- **Список заданий**
[A] Пожалуйста, перепиши отрывок о символизме начиная со слов «Историческое значение русского» и до слов «и расценивать поэзию.», заменив «символизма» на «декадентства».
[B] Ответь по отрывку о символизме:
(i) В каком году Мережковский написал упомянутый трактат?
(ii) Кто из символистов первым достиг всероссийской известности и славы?
(iii) Какие романы создал Андрей Белый?

- **Отрывок текста**
········

Историческое значение русского символизма
велико. Символисты чутко уловили и выразили тревожные, трагические предощущения
социальных катастроф и потрясений начала нашего столетия. В их стихах запечатлен
романтический порыв к миропорядку, где царили бы духовная свобода и единение
людей. Лучшие произведения корифеев русского символизма ныне представляют
собой огромную эстетическую ценность. Символизм выдвинул творцов-художников
всеевропейского, мирового масштаба. Это были поэты и прозаики и одновременно
философы, мыслители, высокие эрудиты, люди обширных знаний. Бальмонт, Брюсов,
Анненский, Сологуб, Белый и Блок освежили и обновили поэтический язык,
обогатив формы стиха, его ритмику, словарь, краски. Они как бы привили
нам новое поэтическое зрение, приучили объемнее, глубже, чувствительнее
воспринимать и расценивать поэзию.
Еще в трактате 1893 года Мережковский
отмечал “три главных элемента нового искусства: мистическое содержание,
символы и расширение художественной впечатлительности”. “Лелеять слово,
оживлять слова забытые, но выразительные, создавать новые для новых понятий,
заботиться о гармоничном сочетании слов, вообще работать над развитием
словаря и синтаксиса,— писал Брюсов,— было одной из главнейших задач школы”.
Сама образность символистов была новой для русской поэзии и открывала для
поэтов позднейшей поры возможность творческих поисков и проб. “В наши дни,—
поучал уже после Октября, в двадцатых годах, М. Горький молодых литераторов,—
нельзя писать стихи, не опираясь на тот язык, который выработан Брюсовым,
Блоком и др. поэтами 90—900 гг.”
Постулаты символизма отнюдь не нивелировали
его творцов; они были людьми яркой индивидуальности: у каждого в поэзии
свой тембр голоса, своя палитра красок, свой облик. Певучий Бальмонт, первым
из символистов достигший всероссийской известности и славы; многогранный,
с литыми бронзовыми строфами, Брюсов, наиболее земной, наиболее далекий
от мистики, наиболее реалистический по духу среди своих собратий; до болезненности
тонкий психолог, созерцатель Иннокентий Анненский; мятущийся Андрей Белый,
создавший замечательную книгу стихов о задыхающейся в годы реакции после
девятьсот пятого года России “Пепел” и романы “Серебряный голубь” и “Петербург”;
мастер горестных в своей музыкальности стихов, автор “Мелкого беса” Сологуб;
многомудрый Вячеслав Иванов, “ловец человеческих душ”, знаток Эллады, неиссякаемый
источник изощренных теорий; Александр Блок, с годами ставший национальным
поэтом, нашей гордостью,— Блок, чья поэзия — и печальная, и полная светлой
любви песнь о родине, и повесть о своих пожизненных духовных путях и блужданиях.

········

- **Раздел данных**
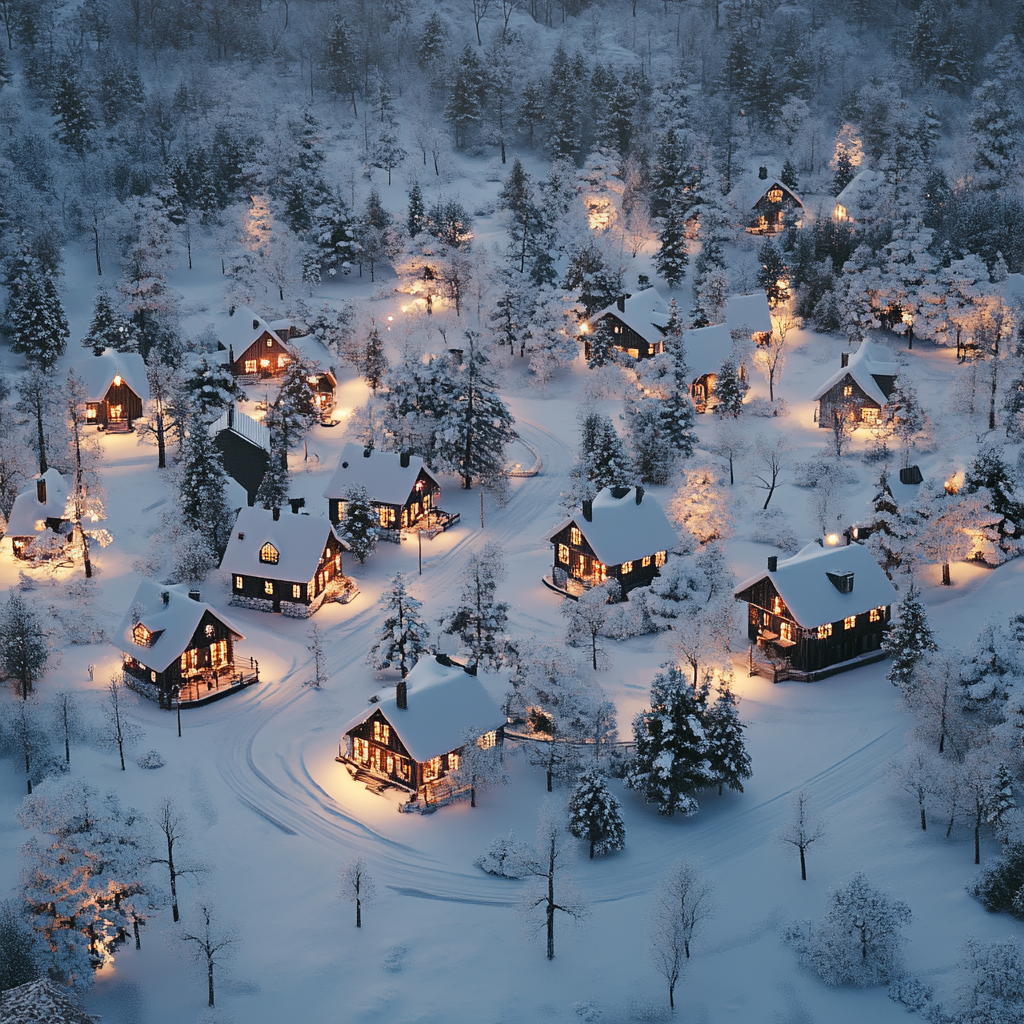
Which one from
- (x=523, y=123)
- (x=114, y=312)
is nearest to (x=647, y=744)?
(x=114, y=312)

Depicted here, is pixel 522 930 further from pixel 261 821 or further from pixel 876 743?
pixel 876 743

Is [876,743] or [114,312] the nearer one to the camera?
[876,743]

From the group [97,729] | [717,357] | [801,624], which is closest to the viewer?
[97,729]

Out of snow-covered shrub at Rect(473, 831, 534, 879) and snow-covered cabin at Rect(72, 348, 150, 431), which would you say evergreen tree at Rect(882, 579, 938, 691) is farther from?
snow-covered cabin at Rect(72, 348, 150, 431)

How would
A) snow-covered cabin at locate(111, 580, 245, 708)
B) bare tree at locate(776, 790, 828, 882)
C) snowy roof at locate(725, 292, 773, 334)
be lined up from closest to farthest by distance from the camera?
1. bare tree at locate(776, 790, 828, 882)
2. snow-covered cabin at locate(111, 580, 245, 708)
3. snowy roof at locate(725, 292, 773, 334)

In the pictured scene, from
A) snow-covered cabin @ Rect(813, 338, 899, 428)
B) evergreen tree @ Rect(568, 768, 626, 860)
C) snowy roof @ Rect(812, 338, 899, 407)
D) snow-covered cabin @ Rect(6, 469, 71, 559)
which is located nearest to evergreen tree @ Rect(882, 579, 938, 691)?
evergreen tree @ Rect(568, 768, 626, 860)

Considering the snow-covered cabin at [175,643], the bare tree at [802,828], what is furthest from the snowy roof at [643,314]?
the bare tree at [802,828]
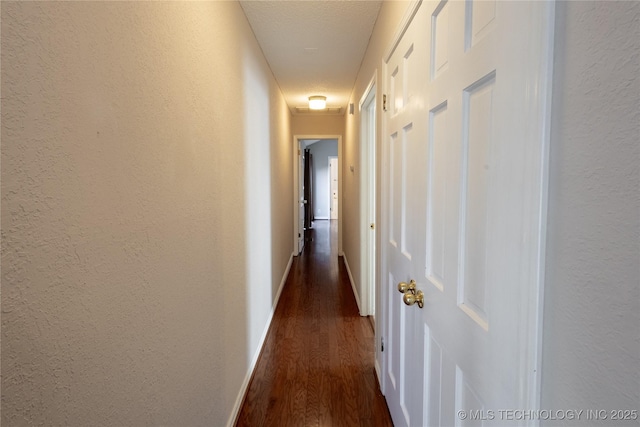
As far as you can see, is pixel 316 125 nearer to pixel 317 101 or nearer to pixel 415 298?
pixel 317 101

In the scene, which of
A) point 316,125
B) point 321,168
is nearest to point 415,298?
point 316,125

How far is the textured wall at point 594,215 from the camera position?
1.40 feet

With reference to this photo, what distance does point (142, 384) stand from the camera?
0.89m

········

- **Письменные ответы**
[A]
Историческое значение русского декадентства
велико. Символисты чутко уловили и выразили тревожные, трагические предощущения
социальных катастроф и потрясений начала нашего столетия. В их стихах запечатлен
романтический порыв к миропорядку, где царили бы духовная свобода и единение
людей. Лучшие произведения корифеев русского декадентства ныне представляют
собой огромную эстетическую ценность. Символизм выдвинул творцов-художников
всеевропейского, мирового масштаба. Это были поэты и прозаики и одновременно
философы, мыслители, высокие эрудиты, люди обширных знаний. Бальмонт, Брюсов,
Анненский, Сологуб, Белый и Блок освежили и обновили поэтический язык,
обогатив формы стиха, его ритмику, словарь, краски. Они как бы привили
нам новое поэтическое зрение, приучили объемнее, глубже, чувствительнее
воспринимать и расценивать поэзию.

[B]
(i) В 1893 году.
(ii) Бальмонт.
(iii) «Серебряный голубь» и «Петербург».